Il me fit un sourire, quelque chose se réveillant dans ses yeux et que je reconnus dans mon cerveau embrumé. Il tendit la main pour la poser sur mes hanches, me retenant. Merde. Danger !

"Je dois rentrer à la maison," murmurai-je, m'écartant de lui et trébuchant. Il tendit le bras pour attraper mon avant-bras.

"Alice, la limousine est toujours là ?" demanda-t-il, tenant toujours mon bras pour m'empêcher de tomber, ce qui était une bonne idée, parce que j'avais l'impression que ça serait le cas.

"Ouais, le chauffeur est là," dit-elle avant de laisser un énorme bâillement s'échapper.

"Il peut m'emmener avec Rose. Oh flûte ! Mon camion ! Il est toujours au studio !" pleurnichai-je.

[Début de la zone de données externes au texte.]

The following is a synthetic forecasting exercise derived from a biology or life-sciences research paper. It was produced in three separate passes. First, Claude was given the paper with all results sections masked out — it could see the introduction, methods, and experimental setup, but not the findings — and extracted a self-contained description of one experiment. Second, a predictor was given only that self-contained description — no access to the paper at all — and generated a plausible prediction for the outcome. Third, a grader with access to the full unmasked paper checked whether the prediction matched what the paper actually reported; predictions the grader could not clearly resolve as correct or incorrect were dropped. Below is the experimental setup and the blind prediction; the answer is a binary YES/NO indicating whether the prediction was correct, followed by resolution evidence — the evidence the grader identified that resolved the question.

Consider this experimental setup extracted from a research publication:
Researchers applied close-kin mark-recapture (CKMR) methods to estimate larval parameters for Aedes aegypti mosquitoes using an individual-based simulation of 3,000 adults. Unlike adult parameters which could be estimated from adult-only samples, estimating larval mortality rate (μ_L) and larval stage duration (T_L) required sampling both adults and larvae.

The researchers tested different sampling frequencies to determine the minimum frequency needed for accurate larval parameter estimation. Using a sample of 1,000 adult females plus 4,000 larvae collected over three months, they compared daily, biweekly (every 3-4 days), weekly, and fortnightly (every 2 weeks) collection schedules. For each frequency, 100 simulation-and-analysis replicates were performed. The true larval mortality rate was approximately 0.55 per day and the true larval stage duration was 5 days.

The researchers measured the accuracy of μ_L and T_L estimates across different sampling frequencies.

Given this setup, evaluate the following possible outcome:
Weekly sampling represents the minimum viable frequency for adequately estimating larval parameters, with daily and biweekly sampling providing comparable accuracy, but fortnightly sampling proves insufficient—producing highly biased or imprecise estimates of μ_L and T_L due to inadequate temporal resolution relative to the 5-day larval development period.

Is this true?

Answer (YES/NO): NO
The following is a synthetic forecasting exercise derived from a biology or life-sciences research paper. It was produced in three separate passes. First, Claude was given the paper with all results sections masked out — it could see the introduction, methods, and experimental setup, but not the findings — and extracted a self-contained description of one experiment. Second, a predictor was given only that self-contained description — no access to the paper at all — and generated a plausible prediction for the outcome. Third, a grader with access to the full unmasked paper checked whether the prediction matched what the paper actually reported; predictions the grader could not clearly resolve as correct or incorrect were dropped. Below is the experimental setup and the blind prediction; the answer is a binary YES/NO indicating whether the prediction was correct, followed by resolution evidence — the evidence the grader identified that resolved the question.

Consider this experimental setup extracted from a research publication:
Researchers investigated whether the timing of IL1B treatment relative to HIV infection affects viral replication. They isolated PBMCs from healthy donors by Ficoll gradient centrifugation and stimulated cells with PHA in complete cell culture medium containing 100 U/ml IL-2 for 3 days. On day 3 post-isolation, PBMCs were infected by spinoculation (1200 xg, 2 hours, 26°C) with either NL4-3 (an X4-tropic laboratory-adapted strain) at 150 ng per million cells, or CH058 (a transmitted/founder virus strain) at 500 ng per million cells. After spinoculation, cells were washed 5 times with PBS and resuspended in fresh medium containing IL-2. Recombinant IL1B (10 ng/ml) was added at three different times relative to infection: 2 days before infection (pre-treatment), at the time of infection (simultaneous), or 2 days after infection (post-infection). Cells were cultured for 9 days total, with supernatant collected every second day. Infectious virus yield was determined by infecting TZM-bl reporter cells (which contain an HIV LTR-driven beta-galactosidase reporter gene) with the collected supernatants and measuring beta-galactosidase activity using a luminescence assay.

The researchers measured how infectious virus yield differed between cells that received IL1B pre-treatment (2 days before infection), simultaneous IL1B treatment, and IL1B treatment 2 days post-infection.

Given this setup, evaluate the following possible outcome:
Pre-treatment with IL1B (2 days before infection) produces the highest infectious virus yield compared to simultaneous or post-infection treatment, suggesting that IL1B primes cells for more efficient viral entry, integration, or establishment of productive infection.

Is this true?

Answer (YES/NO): NO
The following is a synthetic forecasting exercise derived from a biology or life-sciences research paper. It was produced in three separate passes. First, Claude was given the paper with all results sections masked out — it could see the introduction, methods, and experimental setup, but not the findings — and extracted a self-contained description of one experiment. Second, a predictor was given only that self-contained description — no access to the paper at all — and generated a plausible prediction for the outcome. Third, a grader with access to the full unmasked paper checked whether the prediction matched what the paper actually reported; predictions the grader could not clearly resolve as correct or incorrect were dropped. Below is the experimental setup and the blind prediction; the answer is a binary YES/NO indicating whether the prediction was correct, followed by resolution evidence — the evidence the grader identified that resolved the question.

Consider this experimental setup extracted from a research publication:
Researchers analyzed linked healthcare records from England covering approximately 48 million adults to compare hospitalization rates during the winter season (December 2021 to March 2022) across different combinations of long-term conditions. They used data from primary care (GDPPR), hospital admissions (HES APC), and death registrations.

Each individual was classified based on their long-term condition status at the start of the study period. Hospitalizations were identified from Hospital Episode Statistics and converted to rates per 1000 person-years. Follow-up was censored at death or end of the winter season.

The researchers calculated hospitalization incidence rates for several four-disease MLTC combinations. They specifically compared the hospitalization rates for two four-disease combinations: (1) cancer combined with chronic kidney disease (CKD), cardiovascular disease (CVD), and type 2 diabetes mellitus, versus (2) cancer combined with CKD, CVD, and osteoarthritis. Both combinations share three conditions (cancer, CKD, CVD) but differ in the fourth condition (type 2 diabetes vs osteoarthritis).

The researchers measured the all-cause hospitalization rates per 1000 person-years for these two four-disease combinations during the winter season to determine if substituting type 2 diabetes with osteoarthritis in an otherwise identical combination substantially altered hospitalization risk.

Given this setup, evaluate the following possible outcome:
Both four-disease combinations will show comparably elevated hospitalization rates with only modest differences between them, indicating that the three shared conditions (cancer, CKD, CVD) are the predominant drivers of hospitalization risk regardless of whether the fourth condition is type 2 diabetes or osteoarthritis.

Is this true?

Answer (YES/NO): YES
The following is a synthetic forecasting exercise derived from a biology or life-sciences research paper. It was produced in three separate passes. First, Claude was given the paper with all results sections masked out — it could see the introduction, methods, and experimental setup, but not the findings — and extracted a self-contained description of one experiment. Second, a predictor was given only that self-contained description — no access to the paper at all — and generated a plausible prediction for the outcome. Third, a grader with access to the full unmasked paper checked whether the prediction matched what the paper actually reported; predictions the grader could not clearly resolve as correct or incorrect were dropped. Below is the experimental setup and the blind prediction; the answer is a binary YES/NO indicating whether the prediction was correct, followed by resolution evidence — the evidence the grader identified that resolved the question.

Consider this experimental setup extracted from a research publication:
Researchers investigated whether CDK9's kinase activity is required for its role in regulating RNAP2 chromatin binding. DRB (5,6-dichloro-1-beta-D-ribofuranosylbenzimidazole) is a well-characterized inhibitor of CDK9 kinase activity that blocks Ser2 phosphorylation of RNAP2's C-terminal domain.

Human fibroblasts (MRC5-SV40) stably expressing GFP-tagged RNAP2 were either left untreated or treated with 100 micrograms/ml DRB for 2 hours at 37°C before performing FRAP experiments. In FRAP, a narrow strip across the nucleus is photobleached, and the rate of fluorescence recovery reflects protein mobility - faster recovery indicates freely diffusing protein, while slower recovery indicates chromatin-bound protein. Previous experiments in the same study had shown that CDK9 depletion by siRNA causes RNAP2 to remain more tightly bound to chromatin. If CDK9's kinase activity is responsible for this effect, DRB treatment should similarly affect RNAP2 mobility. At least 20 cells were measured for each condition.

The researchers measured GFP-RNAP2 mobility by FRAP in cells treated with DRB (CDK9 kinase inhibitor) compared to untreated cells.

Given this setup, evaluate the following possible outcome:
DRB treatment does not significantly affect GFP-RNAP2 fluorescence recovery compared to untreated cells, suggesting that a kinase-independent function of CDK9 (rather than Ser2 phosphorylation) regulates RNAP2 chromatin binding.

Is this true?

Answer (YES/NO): NO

"Je m'en occuperai," dit Edward doucement.

"Quoi ? Comment ?"

"Donnes-moi juste tes clefs. Je te l'amènerai. Il sera là demain quand tu te réveilleras. Je te le promets." Il sourit doucement, me montrant sa main pour lui donner les clefs.

J'y réfléchis une demi-seconde avec de les sortir de mon sac et de les lui donner. Elles n'allaient pas me servir à grand-chose dans cet état de toute manière.

"Merci."

"Pas de problème. Je te verrai demain."

"D'accord. Rose ?"

Je passai un bras tremblotant autour de ses épaules et on marcha en zigzague jusqu'à la voiture, lançant des déclarations d'amour et de dévotions éternels à Alice par-dessus nos épaules tout en gloussant. Edward se tenait sous le porche, les bras croisés sur son torse, nous regardant jusqu'à ce que la voiture soit hors de vue.